= Exercise requirements =
1. In the commit message about working around -fcf-protection=full, duplicate the passage between "Some patched versions" and "a broken compiler.", inclusive.
2. Using the commit message about working around -fcf-protection=full, decide whether each statement agrees with it, answering yes or no and quoting the words that settle it: (a) The default behavior was observed with gcc 9.3.0 on Ubuntu 20.04. (b) The breakage appears when the code is compiled. (c) The workaround explicitly sets -fcf-protection=full.
3. Take the commit message about working around -fcf-protection=full further, continuing from where it stops.

[build] Work around distros that use -fcf-protection=full by default

Some patched versions of gcc (observed with gcc 9.3.0 on Ubuntu 20.04)
enable -fcf-protection=full by default.  This breaks code that is not
explicitly written to expect the use of this flag.  The breakage
occurs only at runtime if the affected code (such as setjmp()) happens
to execute, and is therefore a particularly pernicious class of bug to
be introduced into working code by a broken compiler.

Work around these broken patched versions of gcc by detecting support
for -fcf-protection and explicitly setting -fcf-protection=none if
found.

If any Ubuntu maintainers are listening: PLEASE STOP DOING THIS.  It's
extremely unhelpful to have to keep working around breakages that you
introduce by modifying the compiler's default behaviour.  Do what Red
Hat does instead: set your preferred CFLAGS within the package build
system rather than by patching the compiler to behave in violation of
its own documentation.

= Dataset extract =
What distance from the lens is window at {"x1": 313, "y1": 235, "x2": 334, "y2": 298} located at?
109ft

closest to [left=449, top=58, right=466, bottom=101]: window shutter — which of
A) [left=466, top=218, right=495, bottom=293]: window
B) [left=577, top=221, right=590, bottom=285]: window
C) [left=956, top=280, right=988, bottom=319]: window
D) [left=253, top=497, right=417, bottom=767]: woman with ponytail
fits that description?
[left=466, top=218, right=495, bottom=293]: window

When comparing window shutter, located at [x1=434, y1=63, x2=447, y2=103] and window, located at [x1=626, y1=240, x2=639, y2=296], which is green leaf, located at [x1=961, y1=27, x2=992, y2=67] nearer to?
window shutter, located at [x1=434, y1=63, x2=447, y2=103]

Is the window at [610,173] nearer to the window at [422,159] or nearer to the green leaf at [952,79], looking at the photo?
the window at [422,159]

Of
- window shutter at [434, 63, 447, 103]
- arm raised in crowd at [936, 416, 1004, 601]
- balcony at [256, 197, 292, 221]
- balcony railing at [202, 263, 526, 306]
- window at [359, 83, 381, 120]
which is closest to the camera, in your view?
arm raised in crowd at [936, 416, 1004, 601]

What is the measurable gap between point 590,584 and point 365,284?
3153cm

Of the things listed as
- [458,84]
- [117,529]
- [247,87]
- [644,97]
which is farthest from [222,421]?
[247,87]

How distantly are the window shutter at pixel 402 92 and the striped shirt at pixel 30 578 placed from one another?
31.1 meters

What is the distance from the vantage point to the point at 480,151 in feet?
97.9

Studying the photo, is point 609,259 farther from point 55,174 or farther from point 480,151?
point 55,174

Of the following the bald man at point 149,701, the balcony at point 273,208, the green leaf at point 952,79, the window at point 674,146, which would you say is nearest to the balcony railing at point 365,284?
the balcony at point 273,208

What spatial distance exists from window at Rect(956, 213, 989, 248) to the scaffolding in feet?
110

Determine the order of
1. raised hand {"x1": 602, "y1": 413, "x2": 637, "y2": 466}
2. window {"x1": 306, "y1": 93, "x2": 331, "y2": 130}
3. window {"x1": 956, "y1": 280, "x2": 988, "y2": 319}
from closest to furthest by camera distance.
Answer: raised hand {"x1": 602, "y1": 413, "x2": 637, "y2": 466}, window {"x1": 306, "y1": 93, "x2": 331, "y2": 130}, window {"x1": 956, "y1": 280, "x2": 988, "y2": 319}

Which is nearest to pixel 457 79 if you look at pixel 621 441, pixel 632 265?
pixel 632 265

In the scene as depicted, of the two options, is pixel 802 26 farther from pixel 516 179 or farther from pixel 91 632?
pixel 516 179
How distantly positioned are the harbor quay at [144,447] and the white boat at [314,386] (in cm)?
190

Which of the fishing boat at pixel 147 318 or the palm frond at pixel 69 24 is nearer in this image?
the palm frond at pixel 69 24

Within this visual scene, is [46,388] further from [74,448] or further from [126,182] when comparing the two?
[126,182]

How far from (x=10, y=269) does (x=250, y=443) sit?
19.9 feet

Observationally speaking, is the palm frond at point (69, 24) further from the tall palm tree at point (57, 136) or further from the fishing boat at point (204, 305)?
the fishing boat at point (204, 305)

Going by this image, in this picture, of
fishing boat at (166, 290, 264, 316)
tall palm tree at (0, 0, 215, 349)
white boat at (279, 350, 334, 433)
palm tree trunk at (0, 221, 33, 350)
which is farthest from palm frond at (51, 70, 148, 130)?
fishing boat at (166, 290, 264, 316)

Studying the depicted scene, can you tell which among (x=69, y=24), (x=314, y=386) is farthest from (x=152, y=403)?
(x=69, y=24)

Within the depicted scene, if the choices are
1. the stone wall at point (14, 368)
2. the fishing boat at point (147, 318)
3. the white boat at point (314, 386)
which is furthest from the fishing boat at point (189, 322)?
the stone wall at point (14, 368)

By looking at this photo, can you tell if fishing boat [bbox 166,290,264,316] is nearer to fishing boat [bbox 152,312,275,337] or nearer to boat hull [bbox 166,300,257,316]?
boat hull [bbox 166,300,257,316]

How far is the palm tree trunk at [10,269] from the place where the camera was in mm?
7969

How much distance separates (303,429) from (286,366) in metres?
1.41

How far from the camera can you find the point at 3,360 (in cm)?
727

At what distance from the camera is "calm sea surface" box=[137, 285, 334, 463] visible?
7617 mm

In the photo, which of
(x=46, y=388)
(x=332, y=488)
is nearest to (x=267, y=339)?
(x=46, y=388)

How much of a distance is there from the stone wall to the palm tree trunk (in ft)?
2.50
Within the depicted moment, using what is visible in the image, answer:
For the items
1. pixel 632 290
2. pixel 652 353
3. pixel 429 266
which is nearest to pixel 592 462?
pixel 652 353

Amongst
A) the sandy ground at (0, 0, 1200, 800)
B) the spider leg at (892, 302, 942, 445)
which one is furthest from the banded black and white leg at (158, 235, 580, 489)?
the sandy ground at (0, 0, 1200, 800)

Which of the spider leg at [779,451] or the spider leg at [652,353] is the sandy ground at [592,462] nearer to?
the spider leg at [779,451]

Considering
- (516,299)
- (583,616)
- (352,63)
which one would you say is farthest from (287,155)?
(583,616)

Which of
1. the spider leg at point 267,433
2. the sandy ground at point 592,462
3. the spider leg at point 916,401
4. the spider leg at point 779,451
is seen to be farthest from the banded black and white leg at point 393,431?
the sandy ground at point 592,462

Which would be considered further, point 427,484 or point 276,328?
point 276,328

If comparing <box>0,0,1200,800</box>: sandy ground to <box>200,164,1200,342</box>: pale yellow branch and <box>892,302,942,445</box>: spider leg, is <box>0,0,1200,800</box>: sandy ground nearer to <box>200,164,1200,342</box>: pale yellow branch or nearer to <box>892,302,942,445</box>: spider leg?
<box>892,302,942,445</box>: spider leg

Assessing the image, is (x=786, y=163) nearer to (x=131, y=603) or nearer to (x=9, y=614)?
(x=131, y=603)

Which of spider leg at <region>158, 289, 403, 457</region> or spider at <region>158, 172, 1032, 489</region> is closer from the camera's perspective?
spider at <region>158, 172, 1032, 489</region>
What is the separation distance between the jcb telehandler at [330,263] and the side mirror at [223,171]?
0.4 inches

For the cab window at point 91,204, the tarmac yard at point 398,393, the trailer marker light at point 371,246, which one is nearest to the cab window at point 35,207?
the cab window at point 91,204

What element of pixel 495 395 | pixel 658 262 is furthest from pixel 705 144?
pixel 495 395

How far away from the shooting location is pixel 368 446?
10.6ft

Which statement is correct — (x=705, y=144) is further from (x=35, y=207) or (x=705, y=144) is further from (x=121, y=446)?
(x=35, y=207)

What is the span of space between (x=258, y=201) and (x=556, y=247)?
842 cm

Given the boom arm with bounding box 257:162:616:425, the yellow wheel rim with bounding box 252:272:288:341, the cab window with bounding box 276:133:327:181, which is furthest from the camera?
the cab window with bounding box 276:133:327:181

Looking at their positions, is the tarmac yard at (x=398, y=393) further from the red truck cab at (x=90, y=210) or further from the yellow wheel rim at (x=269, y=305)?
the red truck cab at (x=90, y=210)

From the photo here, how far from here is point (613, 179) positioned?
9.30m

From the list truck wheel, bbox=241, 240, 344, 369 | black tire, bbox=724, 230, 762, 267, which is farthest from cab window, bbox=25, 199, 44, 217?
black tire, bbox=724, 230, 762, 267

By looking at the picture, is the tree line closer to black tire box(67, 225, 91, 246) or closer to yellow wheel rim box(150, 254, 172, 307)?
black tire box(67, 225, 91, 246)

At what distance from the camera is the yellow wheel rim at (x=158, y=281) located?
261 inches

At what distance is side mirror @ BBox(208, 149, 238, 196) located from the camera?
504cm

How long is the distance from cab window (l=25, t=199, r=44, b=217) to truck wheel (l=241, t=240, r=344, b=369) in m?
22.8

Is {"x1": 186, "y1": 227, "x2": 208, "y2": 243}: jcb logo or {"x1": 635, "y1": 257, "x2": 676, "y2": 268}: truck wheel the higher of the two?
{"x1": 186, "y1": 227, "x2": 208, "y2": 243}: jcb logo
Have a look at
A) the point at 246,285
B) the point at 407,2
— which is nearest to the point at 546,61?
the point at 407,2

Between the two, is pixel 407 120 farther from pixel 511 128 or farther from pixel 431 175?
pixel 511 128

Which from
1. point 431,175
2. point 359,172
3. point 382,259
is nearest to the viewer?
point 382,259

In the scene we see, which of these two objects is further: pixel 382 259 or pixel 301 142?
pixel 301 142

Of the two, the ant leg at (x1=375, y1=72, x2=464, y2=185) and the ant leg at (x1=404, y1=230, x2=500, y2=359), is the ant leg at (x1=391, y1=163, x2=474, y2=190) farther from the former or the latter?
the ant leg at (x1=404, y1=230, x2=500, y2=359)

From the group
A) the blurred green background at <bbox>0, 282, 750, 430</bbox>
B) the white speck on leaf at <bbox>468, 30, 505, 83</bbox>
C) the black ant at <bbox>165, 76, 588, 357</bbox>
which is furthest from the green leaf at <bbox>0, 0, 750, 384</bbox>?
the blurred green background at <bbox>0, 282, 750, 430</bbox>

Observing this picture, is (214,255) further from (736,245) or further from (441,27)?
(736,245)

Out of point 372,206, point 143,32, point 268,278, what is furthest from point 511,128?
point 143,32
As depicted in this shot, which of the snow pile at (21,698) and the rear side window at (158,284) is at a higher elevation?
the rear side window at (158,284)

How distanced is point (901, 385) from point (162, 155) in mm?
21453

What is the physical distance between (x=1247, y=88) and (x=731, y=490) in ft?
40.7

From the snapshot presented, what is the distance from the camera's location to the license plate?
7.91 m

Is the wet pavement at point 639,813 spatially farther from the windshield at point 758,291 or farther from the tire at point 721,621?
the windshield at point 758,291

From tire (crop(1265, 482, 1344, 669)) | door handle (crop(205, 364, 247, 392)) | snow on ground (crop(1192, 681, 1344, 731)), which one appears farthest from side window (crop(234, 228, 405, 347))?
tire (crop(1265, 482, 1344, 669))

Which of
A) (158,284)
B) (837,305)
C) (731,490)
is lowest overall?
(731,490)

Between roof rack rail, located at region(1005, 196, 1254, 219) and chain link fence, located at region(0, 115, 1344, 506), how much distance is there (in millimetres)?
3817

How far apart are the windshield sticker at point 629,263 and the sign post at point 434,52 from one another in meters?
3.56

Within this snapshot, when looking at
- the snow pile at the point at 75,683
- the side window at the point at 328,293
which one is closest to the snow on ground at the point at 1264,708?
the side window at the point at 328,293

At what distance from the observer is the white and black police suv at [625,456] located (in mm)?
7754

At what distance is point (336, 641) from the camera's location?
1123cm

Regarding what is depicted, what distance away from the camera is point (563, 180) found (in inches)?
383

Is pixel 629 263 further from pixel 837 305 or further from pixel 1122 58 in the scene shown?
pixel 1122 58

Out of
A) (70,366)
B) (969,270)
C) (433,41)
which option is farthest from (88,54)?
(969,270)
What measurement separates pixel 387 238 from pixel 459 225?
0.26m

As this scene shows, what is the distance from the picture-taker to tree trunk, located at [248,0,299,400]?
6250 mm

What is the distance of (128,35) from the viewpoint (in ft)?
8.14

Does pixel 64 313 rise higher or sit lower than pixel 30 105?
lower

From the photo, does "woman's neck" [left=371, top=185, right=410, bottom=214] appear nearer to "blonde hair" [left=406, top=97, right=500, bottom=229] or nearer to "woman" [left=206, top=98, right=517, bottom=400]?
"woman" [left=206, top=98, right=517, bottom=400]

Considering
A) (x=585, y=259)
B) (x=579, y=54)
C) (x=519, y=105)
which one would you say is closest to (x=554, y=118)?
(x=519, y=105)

= Set of answers =
1.
Some patched versions of gcc (observed with gcc 9.3.0 on Ubuntu 20.04)
enable -fcf-protection=full by default.  This breaks code that is not
explicitly written to expect the use of this flag.  The breakage
occurs only at runtime if the affected code (such as setjmp()) happens
to execute, and is therefore a particularly pernicious class of bug to
be introduced into working code by a broken compiler.

2.
(a) Yes: "observed with gcc 9.3.0 on Ubuntu 20.04"
(b) No: "The breakage occurs only at runtime if the affected code (such as setjmp()) happens to execute"
(c) No: "explicitly setting -fcf-protection=none if found"

3.
Signed-off-by: Michael Brown <mcb30@ipxe.org>
pull/252/head
Michael Brown 2021-02-04 11:07:46 +00:00
parent e80299c56b
commit e8393c3728
1 changed files with 10 additions and 0 deletions

View File

@ -401,6 +401,16 @@ WORKAROUND_CFLAGS += $(PIE_FLAGS) $(PIE_FLAGS2)
endif
endif
# Some widespread patched versions of gcc include -fcf-protection=full
# by default.
#
ifeq ($(CCTYPE),gcc)
CFP_TEST = $(CC) -fcf-protection=none -x c -c /dev/null -o /dev/null \
>/dev/null 2>&1
CFP_FLAGS := $(shell $(CFP_TEST) && $(ECHO) '-fcf-protection=none')
WORKAROUND_CFLAGS += $(CFP_FLAGS)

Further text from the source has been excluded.